--- BEGIN Extract provided ---

# What socionics types are most likely for an ISFP on the MBTI?



## Pixzelina (May 25, 2013)

When I take socionics tests I've scored INFj (EII) INFp (IEI) INTp (ILI) and ISFj (ESI). Which socionics type are you most likely to be if you're ISFP? I put down IEI as my socionics because it sounded the most like me in the description.


----------



## Kanerou (Oct 8, 2009)

It's better if you look into the basics of Socionics (quadras, type model, Information Metabolism Elements) rather than trying to convert from MBTI. There isn't a sure conversion between systems.


----------



## cyamitide (Jul 8, 2010)

lunareclipzee said:


> When I take socionics tests I've scored INFj (EII) INFp (IEI) INTp (ILI) and ISFj (ESI). Which socionics type are you most likely to be if you're ISFP? I put down IEI as my socionics because it sounded the most like me in the description.


Fi dominant ones: ESI and EII are most likely. Other introverted ethical types: IEI and SEI. 
Less likely some introverted logical types like ILI or LII.

Also what Kanerou said, better to forget about your MBTI type and study Socionics from scratch. Good place to start is reading about information elements that these types value:

Socionics - the16types.info - Information Elements: Primer
Socionics - the16types.info - Socionics Aspects in the Valued Functions by Dmitry Golihov


----------



## aprilf22 (Feb 20, 2014)

I don't know for all ISFPs, but I scored as IEI


----------



## KraChZiMan (Mar 23, 2013)

How about an *ESI*???


----------



## cyamitide (Jul 8, 2010)

This poll should resolve this question, but it has too few votes at this time for a good statistical sample. So far there have been only 2 ISFP votes: MBTI ISxx types, what is your MBTI and socionics types - View Poll Results


----------



## Inveniet (Aug 21, 2009)

Well since JCF equate ISFP with *Fi Se* Ni Te
It seems damn strange to try to force it into another type.
ESI has Fi Se Ni Te as concious functions in socionics too.

I know that some people are like NOOOOOOOOOOOOO
you can't equate the JCF cognitive functions with Socionics.
But when it comes down to it they are basically debating some semantic nitpicking thing in some description.
They don't even know, nor have they experienced the functions as elements in their real life.
So they argue themself hoarse over definitions.

My two cents anyway, I know I'm both a ISFP and an ESI btw.


----------



## bombsaway (Nov 29, 2011)

Merging the opinions of those above - ESI if you just want a straight conversion of what ISFP would be in Socionics BUT I've noticed a couple of people (myself included) struggle with the straight transfer (as in, something doesn't quite seem right with the Socionics type I should be) so it might be a good idea to start afresh with Socionics and work out your type there and then convert it back into MBTI instead of the other way around, if that makes sense.

For example, when I started Socionics I was confused for a while because I thought I was xSFP in MBTI and thus SEE / ESI in socionics, but that really didn't fit. So then I went with SEI but I didn't really relate to ISFJ either. Eventually I worked out my socionics type (EII) and concluded that I was originally mistyped in MBTI hence all the confusion. Try coming at Socionics from a fresh perspective (maybe fill out the questionnaire in the sub forum) and work it out from there!


----------



## Inveniet (Aug 21, 2009)

--- END Extract provided ---
--- BEGIN Data section ---

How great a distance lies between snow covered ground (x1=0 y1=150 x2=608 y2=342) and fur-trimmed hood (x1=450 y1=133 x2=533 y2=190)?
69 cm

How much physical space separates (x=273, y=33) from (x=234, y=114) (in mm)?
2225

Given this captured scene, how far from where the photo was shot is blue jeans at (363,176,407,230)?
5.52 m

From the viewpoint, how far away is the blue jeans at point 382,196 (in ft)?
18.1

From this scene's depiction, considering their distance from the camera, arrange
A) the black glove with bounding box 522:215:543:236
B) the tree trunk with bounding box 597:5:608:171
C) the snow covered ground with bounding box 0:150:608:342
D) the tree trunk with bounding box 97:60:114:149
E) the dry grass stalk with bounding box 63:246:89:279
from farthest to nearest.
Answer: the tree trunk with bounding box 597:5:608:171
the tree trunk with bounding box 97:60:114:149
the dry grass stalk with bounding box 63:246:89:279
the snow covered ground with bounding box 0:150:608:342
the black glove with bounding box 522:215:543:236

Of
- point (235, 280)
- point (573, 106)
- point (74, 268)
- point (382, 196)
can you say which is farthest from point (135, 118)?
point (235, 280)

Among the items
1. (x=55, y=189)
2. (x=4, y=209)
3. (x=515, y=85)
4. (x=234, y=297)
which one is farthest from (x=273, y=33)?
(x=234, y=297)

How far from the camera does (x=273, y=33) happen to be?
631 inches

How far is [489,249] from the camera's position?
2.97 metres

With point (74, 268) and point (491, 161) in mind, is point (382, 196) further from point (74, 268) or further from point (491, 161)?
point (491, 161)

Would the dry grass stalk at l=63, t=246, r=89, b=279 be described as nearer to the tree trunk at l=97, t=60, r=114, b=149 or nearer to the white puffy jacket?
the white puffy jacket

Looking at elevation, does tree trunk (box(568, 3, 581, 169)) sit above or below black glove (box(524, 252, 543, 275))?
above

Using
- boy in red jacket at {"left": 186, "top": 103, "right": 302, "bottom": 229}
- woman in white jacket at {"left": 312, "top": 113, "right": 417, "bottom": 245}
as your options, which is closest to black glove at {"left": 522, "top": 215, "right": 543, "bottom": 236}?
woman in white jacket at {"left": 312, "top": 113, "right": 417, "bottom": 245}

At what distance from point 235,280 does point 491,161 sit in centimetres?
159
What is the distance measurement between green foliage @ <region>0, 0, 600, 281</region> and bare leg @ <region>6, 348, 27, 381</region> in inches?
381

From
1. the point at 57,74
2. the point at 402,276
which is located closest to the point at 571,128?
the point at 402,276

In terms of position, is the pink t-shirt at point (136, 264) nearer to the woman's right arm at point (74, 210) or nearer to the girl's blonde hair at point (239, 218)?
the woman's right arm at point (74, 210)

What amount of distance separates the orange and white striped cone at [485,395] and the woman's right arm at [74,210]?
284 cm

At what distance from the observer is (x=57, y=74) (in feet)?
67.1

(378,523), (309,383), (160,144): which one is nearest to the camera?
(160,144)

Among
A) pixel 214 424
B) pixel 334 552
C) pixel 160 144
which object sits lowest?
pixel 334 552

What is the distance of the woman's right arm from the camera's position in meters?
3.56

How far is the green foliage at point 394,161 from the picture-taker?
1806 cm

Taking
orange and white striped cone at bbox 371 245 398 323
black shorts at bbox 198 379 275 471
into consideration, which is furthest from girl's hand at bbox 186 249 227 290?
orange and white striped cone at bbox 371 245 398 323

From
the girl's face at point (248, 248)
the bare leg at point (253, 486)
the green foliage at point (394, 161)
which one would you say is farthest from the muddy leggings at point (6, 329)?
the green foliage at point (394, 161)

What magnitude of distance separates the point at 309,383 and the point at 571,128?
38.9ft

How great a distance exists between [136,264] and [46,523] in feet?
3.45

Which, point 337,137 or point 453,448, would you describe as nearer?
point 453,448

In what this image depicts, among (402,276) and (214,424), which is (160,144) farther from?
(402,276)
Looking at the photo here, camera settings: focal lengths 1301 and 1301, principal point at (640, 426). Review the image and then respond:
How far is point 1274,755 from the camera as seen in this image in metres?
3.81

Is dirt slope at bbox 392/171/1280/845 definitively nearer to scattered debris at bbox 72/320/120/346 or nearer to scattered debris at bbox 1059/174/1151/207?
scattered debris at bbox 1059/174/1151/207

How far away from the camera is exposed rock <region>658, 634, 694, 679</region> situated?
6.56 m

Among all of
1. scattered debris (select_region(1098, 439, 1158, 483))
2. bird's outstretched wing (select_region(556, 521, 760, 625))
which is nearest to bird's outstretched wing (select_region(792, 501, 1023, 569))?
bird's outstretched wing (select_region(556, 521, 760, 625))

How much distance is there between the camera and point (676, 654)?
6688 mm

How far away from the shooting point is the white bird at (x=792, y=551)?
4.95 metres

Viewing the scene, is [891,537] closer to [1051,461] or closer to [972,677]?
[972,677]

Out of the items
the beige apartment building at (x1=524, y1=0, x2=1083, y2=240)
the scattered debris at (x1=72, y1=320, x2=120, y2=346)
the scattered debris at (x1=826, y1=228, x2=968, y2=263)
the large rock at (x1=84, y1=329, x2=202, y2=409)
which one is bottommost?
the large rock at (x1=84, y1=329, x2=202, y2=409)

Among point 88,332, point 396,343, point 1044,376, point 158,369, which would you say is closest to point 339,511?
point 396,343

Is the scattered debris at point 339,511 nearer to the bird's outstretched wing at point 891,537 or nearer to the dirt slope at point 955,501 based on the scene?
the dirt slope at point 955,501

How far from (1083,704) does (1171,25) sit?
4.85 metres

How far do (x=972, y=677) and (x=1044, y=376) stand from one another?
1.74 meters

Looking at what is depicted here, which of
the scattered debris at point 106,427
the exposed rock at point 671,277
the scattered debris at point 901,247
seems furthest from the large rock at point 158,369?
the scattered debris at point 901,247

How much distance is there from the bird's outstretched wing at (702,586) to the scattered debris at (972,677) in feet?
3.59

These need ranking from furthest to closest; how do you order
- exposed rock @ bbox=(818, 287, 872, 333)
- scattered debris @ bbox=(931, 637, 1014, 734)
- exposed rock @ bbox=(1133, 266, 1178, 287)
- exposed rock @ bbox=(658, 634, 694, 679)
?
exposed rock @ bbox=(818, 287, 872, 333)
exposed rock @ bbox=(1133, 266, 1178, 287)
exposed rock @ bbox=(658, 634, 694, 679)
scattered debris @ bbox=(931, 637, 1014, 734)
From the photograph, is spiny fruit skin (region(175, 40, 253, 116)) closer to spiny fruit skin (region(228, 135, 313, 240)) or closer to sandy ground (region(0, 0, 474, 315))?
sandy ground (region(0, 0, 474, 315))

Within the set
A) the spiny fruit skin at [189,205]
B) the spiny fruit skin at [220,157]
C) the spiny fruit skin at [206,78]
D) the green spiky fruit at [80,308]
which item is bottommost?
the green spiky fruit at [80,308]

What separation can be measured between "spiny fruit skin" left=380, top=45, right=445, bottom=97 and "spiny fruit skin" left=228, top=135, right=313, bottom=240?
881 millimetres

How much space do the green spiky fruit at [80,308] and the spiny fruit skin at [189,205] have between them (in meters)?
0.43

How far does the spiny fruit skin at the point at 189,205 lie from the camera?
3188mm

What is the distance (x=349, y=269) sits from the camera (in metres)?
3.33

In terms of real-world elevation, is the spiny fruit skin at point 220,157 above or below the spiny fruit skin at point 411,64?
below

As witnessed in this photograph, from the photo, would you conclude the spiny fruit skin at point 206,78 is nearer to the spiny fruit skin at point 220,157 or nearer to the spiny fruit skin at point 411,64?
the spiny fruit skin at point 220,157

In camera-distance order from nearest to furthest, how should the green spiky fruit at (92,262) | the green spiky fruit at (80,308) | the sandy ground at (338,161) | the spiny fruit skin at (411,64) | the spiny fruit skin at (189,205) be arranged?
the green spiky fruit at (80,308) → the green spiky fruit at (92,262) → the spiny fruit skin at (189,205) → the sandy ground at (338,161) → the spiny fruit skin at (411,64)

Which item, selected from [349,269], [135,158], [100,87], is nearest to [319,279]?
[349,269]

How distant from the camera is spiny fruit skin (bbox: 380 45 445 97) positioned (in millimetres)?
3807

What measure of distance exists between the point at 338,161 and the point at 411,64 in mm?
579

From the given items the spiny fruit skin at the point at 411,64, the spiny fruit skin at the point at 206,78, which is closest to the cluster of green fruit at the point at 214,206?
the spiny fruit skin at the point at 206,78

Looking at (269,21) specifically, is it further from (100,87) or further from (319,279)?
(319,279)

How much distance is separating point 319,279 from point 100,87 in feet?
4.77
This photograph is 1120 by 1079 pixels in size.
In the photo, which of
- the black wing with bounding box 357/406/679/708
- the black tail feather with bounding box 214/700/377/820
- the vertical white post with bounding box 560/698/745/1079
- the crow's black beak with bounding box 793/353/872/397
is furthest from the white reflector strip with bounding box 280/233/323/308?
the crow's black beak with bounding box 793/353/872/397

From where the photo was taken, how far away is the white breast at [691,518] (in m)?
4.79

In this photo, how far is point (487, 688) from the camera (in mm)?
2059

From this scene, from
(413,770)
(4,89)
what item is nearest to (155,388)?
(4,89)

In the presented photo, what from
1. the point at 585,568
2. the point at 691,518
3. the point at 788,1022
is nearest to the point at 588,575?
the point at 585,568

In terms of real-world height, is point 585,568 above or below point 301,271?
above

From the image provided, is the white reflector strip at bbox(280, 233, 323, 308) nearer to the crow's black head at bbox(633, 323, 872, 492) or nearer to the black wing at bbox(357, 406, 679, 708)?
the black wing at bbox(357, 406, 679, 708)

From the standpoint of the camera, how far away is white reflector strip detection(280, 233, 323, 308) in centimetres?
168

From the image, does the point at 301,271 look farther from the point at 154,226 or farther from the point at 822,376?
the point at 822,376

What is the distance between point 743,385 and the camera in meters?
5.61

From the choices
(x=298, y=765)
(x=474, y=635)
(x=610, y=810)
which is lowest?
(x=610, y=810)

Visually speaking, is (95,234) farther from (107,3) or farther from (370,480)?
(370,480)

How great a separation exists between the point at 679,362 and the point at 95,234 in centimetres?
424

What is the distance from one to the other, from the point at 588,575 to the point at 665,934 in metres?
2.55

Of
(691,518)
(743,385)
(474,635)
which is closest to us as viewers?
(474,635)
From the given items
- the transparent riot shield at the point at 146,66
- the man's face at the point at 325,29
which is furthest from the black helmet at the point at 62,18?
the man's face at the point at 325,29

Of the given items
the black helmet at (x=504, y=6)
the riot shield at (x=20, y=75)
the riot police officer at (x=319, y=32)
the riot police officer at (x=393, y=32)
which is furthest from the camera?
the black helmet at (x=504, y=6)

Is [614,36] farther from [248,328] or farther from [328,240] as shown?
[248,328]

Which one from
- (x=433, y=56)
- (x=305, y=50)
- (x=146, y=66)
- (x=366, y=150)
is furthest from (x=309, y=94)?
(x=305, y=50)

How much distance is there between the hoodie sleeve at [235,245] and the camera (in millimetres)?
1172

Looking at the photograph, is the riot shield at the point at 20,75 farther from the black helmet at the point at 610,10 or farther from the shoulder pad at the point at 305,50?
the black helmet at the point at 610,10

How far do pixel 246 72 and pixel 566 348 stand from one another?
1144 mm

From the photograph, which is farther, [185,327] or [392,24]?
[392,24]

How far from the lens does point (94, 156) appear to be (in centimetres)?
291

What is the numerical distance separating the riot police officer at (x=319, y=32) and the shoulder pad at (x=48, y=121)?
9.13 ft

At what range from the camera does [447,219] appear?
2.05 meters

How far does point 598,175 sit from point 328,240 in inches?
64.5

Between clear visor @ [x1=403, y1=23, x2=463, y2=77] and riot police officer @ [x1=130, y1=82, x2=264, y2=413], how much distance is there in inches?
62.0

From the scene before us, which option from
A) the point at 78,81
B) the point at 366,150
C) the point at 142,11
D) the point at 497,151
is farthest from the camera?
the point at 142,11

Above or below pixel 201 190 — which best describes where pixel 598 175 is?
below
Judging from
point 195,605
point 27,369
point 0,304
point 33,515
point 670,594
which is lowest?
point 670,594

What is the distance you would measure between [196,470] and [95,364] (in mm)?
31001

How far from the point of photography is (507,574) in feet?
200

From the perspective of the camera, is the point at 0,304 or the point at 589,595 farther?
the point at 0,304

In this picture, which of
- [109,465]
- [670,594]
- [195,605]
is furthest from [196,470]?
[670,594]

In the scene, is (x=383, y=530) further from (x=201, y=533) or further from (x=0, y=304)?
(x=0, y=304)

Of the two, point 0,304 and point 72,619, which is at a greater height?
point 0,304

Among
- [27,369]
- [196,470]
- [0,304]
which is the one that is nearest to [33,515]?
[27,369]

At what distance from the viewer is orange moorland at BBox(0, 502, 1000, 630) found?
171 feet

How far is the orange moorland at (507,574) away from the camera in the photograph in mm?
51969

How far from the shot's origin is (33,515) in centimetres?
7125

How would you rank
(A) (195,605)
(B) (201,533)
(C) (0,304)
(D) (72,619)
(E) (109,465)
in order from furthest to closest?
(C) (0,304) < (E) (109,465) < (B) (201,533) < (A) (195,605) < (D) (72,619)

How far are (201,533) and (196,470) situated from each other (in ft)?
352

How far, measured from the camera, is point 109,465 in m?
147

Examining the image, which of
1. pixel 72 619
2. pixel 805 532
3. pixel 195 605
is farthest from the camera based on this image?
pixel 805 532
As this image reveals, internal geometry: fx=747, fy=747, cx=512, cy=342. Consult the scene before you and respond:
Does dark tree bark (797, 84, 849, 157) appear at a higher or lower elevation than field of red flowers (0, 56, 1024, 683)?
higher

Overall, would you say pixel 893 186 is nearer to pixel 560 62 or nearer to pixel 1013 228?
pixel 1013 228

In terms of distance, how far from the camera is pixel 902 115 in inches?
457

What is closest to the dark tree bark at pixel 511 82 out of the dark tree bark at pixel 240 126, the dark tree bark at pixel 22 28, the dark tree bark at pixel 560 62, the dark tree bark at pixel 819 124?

--- END Data section ---

• Direction
In the forum thread on socionics types for an ISFP, which two Fi-dominant types does cyamitide name as most likely?

• Response to this exercise
ESI and EII.